By 2020, a pile of print-outs of all the regulatory documents will equal the height of three Eiffel Towers – impacting the entire value chain.  From how we deal with customers to what we trade on new types of venues to how we measure and report risk, over the next 3 years little about how we do business will remain the same.  Therefore, given the scores of initiatives, deadlines and intertwined business drivers, it is critical to put ‘upgrade the way we operate’ as a performance target next year so that it can be fully operational for when things get truly difficult in 2017.

Perhaps one of the most significant implications of regulatory reform is the need to manage data in a much better way.  The data requirements coming from regulations such as MiFID II, CRD IV, EMIR and Solvency II are increasingly granular, and firms need to be able to put them in context across many different business drivers, functions and regulatory requirements.  While many of these data requirements are explicit, many are not (e.g., BCBS 239, EMIR) and firms need to be able to infer the requirements’ impact on their business.

A key concern in both the risk and trading spaces, addressed by Sebastian Dalheimer, was the huge number of regulatory drivers for risk measures and independent valuations.  Examples such as CRD IV, AIFMD, UCITS, Solvency II, EMIR and IFRS are requiring firms to collect and report valuations across a range of asset classes and instrument types.  In a recent example from CRD IV technical standards on prudent valuation, the EBA required all EU banks to calculate Additional Valuation Adjustments (AVAs) for their fair valued positions.  As a result, evidence that robust, consistent and transparent valuation approaches are being followed, and that these approaches are aligned to industry standards, are needed more than ever.  Having repeatable, reusable and scalable processes at the enterprise level to ensure data meets regulatory data quality criteria provides a massive advantage in the current regulatory landscape.

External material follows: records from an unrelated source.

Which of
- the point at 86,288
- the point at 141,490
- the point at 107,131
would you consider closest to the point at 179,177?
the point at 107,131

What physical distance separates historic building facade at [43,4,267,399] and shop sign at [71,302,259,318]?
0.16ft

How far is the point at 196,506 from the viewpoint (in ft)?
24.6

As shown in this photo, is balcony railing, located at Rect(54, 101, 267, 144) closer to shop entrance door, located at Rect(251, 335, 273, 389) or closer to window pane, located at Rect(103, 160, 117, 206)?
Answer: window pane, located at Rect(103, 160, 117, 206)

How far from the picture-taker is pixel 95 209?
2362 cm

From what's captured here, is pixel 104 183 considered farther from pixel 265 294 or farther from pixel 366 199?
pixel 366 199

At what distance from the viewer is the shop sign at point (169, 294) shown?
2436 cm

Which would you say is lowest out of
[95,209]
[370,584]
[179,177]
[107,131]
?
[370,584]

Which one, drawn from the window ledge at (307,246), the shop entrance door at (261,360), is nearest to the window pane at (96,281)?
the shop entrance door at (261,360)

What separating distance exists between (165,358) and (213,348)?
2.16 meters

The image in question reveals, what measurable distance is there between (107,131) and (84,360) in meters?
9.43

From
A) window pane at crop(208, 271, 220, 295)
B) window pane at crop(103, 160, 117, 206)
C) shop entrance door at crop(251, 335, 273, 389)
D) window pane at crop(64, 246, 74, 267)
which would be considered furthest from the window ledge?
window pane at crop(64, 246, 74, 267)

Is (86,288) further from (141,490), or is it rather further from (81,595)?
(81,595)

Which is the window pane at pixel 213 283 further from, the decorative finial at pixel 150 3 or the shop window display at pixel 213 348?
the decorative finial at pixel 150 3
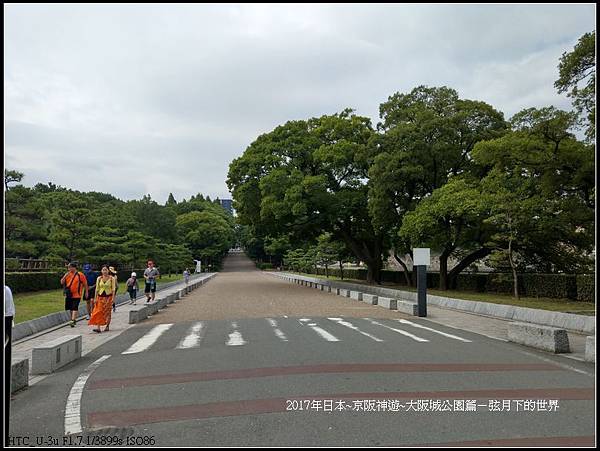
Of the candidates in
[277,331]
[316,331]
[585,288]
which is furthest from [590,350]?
[585,288]

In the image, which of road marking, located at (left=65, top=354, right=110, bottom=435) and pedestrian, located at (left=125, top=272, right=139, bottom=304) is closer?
road marking, located at (left=65, top=354, right=110, bottom=435)

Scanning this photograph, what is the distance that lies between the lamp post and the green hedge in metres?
9.18

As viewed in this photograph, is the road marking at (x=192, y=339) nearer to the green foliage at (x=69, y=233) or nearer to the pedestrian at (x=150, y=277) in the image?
the pedestrian at (x=150, y=277)

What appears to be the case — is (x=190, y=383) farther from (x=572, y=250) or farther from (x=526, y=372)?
(x=572, y=250)

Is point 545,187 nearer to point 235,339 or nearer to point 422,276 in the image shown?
point 422,276

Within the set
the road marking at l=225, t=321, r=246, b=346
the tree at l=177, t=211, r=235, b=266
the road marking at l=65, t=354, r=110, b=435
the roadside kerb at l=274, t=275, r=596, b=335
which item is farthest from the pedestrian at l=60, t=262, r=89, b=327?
the tree at l=177, t=211, r=235, b=266

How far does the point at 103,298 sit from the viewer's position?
45.1 feet

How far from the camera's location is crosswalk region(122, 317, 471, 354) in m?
11.4

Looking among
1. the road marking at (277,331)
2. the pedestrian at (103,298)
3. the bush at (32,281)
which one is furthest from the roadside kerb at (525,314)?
the bush at (32,281)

A data management platform that allows a firm to ‘bend in the regulatory wind’ is necessary, therefore, for the management of the volume and variety of regulatory data requests.  This was a key theme of the presentation ‘Using EDM to future proof your operational infrastructure from regulatory change’ given by Robert Styles, director, Enterprise data management sales, Markit.  He highlighted his experiences with leading firms which are adopting central hubs to manage the acquisition, validation, storage and distribution of data in a consistent, fully-audited environment.

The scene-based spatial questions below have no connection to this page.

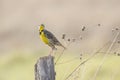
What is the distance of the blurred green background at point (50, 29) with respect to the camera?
14965 millimetres

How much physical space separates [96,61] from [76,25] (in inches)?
300

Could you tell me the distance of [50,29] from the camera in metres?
20.8

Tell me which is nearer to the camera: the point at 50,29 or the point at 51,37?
the point at 51,37

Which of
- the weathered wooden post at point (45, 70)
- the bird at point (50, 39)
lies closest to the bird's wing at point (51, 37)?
the bird at point (50, 39)

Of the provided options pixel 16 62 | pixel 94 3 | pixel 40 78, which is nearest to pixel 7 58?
pixel 16 62

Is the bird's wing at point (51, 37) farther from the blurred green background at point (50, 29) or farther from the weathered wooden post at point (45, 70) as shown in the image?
the blurred green background at point (50, 29)

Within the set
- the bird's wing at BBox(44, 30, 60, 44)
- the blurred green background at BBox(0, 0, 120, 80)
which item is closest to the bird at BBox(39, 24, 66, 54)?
the bird's wing at BBox(44, 30, 60, 44)

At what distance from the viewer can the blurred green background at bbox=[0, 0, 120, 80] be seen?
14965mm

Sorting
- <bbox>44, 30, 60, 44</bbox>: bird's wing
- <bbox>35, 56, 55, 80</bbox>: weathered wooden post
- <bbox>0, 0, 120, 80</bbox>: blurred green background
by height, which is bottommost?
<bbox>0, 0, 120, 80</bbox>: blurred green background

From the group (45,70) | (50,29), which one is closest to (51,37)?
(45,70)

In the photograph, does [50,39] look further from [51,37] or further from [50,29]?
[50,29]

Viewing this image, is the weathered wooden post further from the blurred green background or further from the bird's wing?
the blurred green background

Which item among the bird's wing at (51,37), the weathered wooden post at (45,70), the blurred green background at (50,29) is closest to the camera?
the weathered wooden post at (45,70)

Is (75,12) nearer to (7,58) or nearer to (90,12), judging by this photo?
(90,12)
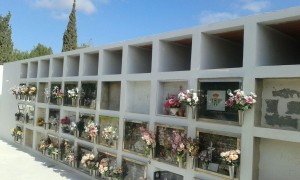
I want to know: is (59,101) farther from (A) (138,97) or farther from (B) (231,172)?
(B) (231,172)

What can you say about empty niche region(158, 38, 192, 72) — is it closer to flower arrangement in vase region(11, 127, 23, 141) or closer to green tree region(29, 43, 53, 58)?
flower arrangement in vase region(11, 127, 23, 141)

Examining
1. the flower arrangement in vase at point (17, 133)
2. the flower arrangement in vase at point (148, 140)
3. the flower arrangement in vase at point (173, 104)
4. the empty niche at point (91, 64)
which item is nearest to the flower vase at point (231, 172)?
the flower arrangement in vase at point (173, 104)

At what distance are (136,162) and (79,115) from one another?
3.25 m

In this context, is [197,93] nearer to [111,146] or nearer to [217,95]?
[217,95]

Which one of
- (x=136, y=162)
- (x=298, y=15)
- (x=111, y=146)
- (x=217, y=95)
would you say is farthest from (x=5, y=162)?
(x=298, y=15)

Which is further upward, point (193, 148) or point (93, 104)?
point (93, 104)

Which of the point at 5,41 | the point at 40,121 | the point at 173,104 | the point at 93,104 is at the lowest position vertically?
the point at 40,121

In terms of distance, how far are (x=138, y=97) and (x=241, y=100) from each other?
3.73 meters

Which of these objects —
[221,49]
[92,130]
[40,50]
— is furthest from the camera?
[40,50]

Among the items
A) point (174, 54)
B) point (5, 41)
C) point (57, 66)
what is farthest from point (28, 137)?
point (5, 41)

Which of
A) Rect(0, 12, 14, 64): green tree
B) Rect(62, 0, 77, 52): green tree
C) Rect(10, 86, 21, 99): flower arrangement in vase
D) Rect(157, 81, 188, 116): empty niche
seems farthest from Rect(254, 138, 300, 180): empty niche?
Rect(0, 12, 14, 64): green tree

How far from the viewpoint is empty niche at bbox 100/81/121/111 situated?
9730 millimetres

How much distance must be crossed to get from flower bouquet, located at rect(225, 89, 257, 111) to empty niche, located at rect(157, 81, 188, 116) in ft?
6.48

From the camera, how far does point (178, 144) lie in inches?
267
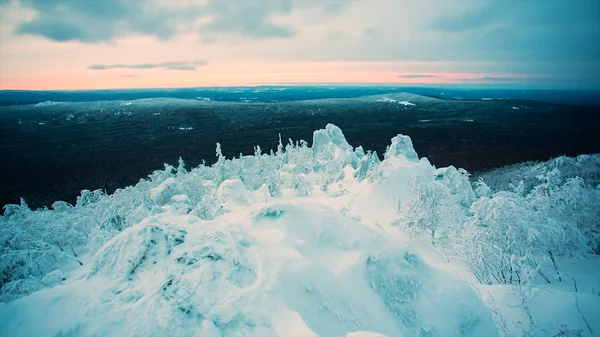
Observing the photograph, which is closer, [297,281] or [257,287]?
[257,287]

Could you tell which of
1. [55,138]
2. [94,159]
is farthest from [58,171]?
[55,138]

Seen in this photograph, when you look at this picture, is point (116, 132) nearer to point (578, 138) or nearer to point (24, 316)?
point (24, 316)

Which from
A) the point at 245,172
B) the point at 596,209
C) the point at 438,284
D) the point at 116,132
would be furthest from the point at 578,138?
the point at 116,132

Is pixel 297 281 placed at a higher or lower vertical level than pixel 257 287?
lower

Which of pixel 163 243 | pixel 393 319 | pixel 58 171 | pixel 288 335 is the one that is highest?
pixel 163 243

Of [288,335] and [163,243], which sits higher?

As the OTC derivatives space continues to evolve, with new regulatory requirements coming into effect around the world, firms are confronted with a patchwork of standards around clearing, trade execution, processing and reporting requirements.  It’s not just regulators providing different standards – each piece of market infrastructure will likely go its own way.  Without new capabilities, complex and expensive situations such as ‘API spaghetti’ are likely to occur.

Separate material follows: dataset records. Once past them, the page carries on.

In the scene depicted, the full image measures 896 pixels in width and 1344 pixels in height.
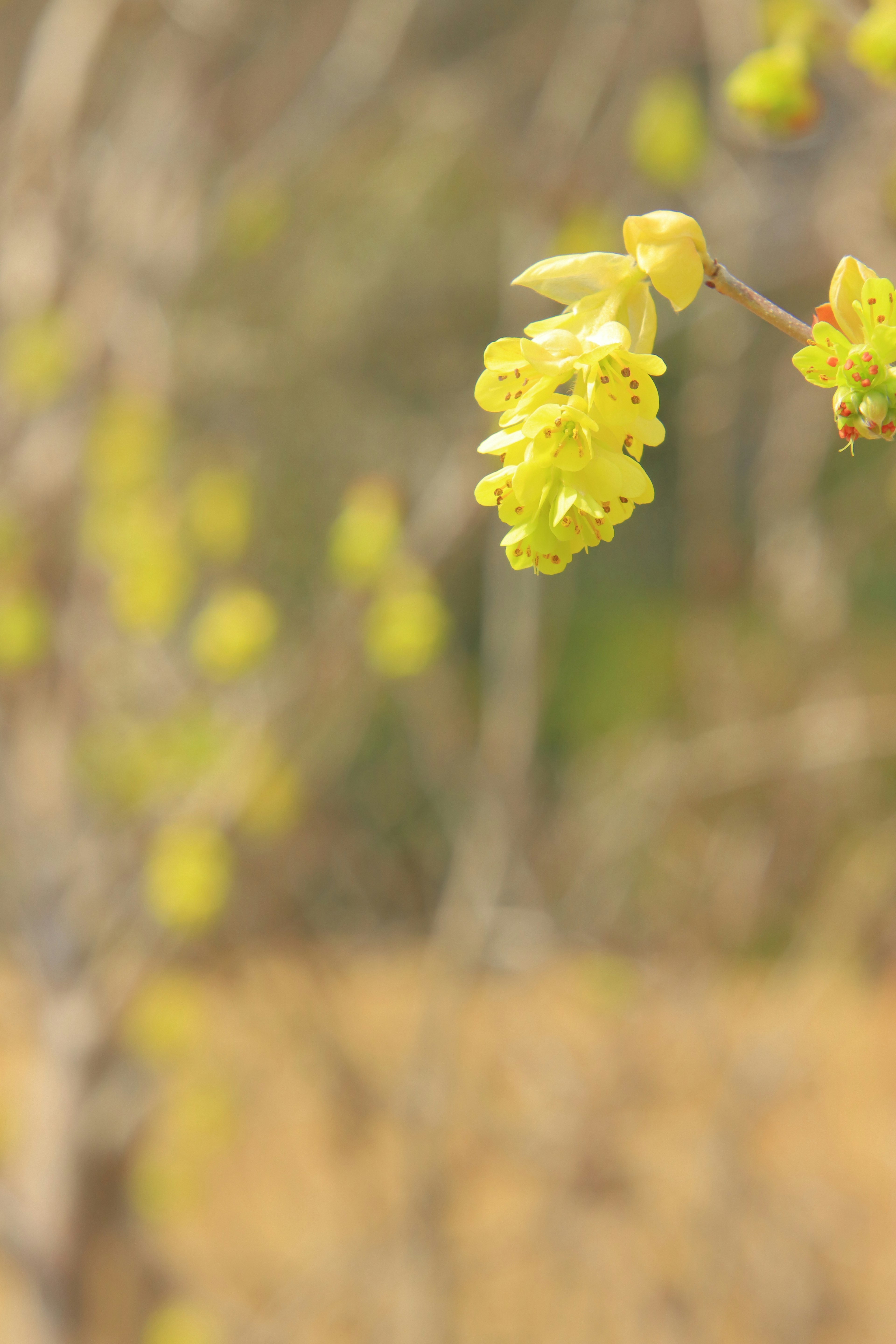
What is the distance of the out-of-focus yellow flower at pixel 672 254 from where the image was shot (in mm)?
685

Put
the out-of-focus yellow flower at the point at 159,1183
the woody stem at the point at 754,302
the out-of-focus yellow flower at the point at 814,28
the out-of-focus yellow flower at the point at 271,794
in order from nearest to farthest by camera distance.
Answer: the woody stem at the point at 754,302, the out-of-focus yellow flower at the point at 814,28, the out-of-focus yellow flower at the point at 271,794, the out-of-focus yellow flower at the point at 159,1183

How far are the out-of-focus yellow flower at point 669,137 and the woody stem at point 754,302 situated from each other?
2333mm

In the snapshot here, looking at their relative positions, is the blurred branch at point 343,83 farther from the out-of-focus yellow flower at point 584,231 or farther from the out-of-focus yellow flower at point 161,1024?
the out-of-focus yellow flower at point 161,1024

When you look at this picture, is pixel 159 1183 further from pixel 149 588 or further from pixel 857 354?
pixel 857 354

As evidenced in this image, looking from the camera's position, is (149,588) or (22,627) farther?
(149,588)

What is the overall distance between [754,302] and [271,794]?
8.67 ft

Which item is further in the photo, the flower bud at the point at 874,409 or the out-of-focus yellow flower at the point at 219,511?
the out-of-focus yellow flower at the point at 219,511

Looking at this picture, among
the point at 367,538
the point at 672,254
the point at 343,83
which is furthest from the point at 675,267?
the point at 343,83

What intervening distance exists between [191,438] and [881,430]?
3.62 m

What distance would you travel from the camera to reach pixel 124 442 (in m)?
2.92

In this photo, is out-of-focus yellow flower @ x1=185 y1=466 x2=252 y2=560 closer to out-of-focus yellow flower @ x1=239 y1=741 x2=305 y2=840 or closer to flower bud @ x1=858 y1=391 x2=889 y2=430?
out-of-focus yellow flower @ x1=239 y1=741 x2=305 y2=840

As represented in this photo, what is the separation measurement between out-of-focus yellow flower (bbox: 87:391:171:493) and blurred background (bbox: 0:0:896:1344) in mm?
10

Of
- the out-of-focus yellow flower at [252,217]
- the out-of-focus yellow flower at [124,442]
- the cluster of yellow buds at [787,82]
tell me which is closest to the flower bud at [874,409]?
the cluster of yellow buds at [787,82]

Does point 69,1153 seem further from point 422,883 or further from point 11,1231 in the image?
point 422,883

Jose Salas, head of sales processing, Markit, in the closing presentation ‘Post-trade processing under regulation pressures’, argued that firms should be leveraging their existing data sets through a central hub when taking into account new requirements globally.  Implementing a central platform allows automation, reduces operational risk and avoids the necessity to continue reworking solutions when new regulatory standards emerge.

In sum, traditional ‘regulation by regulation’ implementation is going to be increasingly difficult over the next three years.  Rather than trying to survive on management by regulatory deadline, audit points and lots of human intervention, upgrading your operating model to be holistic and comprehensive will ensure your regulatory risk is managed and your business opportunity is maximised.

At the end of the day, given the breadth, depth and scope of regulatory reform and business change, it will be too late to begin this transformation 3 years from now.

Whether it is for financial crime compliance or knowing your risk position in the market, an operating model than can easily take on new requirements as ‘business as usual’ is critical for success.  The bottom line … 2015 will be a critical time for leading firms to put in place the foundations required.